EXCERPTED TEXT:
--- Start ---

RDP 2004-10: News and Interest Rate Expectations: A Study of Six Central Banks 3. Does News Matter?

As outlined in the previous section, in this paper we model the various influences – domestic and foreign – on interest rate expectations in six different economies. We concentrate on influences that change expectations for the future path of monetary policy: domestic macroeconomic data surprises, changes in foreign news reflected in changes in foreign interest rate futures, domestic monetary policy surprises and central bank communication. The next section summarises the data underlying our analysis, followed by a preliminary analysis. This analysis investigates the contribution of surprises in the four news categories to daily changes in interest rate futures, before a formal model of the effect of individual news events is estimated in Section 4.

3.1 Data

At the core of our empirical analysis are changes in interest rate expectations. We measure these using changes in daily implied interest rates from 90-day interest rate futures, Δft, at maturities from one to eight quarters, based on the last trade available for each day. Our data for individual economies start in January 1997 for Australia, Canada, the United Kingdom and the United States, and in 1999 for the euro area and New Zealand.[4] Our panel results therefore start in 1999. The last data point included is 17 June 2004.

Domestic macroeconomic surprises, newsb,t, related to a release of data on b (for example, GDP, CPI or employment releases), are measured by taking the difference between the actual outcome of data released and the outcome expected in a survey of market economists. Consulting Bloomberg yielded a large number of surveys of expected macroeconomic news outcomes for constructing surprise variables (Table 2).

Table 2: Number of Observations
1 January 1997–17 June 2004
  Australia Canada Euro area NZ UK US Panel
Observations 1,947 1,947 1,425 1,372 1,947 1,947 8,550
Policy decisions 84 45 100 44 92 63 357
News releases 801 1,384 3,246 3,54 1,731 3,857 9,804
Release variables 16 24 74 16 26 61 217
Notes: The data for the euro area start on 1 January 1999 and for NZ start on 17 March 1999; the panel includes data for all six economies from 1 January 1999.

Foreign news surprises can be approximated by the contemporaneous change in the interest rate futures of equivalent maturity in an important foreign market, Inline Equation, and its lags. These should capture both the macroeconomic surprises for these foreign economies and monetary policy surprises. A number of studies have found that developments in US financial markets have an important effect on other economies' financial markets. We therefore include changes in US interest rate futures in the equations for all other economies, and also changes in Australian interest rate futures in the model for New Zealand.[5]

Monetary policy surprises, pst, are measured by taking the change in 30-day interest rates on the day of monetary policy decisions, consistent with Campbell and Lewis (1998) and Kohn and Sack (2003). This 30-day interest rate, a market interest rate, should reflect market participants' expectation of the actual policy rate for the following month. Since central banks in our sample have regular policy meetings in a monthly or 6-weekly cycle, the expected policy rate should be very similar, if not the same, over this month. Consequently, any change of the 30-day interest rate can be attributed to a change in the (expected) policy rate which is set on the first day of the 30-day paper.

--- End ---

[Spatial reasoning dataset excerpts]
--- Start ---

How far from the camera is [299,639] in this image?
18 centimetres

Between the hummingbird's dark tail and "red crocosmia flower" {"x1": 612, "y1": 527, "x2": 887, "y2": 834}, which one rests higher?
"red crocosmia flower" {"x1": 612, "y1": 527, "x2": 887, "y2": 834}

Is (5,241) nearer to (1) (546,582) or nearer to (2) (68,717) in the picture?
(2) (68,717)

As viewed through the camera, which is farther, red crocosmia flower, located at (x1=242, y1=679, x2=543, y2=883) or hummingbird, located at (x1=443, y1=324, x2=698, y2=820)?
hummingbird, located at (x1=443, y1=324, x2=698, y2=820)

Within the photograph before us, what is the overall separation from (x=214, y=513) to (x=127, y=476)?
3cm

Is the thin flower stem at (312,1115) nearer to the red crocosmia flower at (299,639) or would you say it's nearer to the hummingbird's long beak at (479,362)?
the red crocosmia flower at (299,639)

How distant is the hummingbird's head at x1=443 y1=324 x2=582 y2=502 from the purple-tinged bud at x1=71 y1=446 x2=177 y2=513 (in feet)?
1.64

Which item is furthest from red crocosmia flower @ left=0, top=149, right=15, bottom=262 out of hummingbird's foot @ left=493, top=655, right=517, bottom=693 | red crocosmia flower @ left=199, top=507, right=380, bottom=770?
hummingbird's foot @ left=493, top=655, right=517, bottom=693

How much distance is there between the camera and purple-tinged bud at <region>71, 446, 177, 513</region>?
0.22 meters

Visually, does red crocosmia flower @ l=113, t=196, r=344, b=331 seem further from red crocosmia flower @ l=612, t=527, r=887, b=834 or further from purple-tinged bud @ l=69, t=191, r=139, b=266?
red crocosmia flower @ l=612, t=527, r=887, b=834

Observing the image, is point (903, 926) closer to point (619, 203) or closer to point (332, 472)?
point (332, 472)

--- End ---

SHORT EXERCISE A:
According to the excerpt on news and interest rate expectations, what is the last data point included?
SHORT EXERCISE B:
Take the listing starting with the line with "Is (5,241) nearer" and going on through the line with "0.22 meters", and swap "purple-tinged bud" for "violet bud" throughout, leaving everything else unchanged; give only those lines.

WRITTEN ANSWER A:
17 June 2004

WRITTEN ANSWER B:
Is (5,241) nearer to (1) (546,582) or nearer to (2) (68,717) in the picture?
(2) (68,717)

As viewed through the camera, which is farther, red crocosmia flower, located at (x1=242, y1=679, x2=543, y2=883) or hummingbird, located at (x1=443, y1=324, x2=698, y2=820)?
hummingbird, located at (x1=443, y1=324, x2=698, y2=820)

Within the photograph before us, what is the overall separation from (x=214, y=513) to (x=127, y=476)?
3cm

Is the thin flower stem at (312,1115) nearer to the red crocosmia flower at (299,639) or would you say it's nearer to the hummingbird's long beak at (479,362)?
the red crocosmia flower at (299,639)

How distant is the hummingbird's head at x1=443 y1=324 x2=582 y2=502 from the violet bud at x1=71 y1=446 x2=177 y2=513 (in feet)?
1.64

Which item is furthest from red crocosmia flower @ left=0, top=149, right=15, bottom=262 out of hummingbird's foot @ left=493, top=655, right=517, bottom=693 | red crocosmia flower @ left=199, top=507, right=380, bottom=770?
hummingbird's foot @ left=493, top=655, right=517, bottom=693

How much distance is there between the camera and violet bud at <region>71, 446, 177, 513</region>?
0.22 meters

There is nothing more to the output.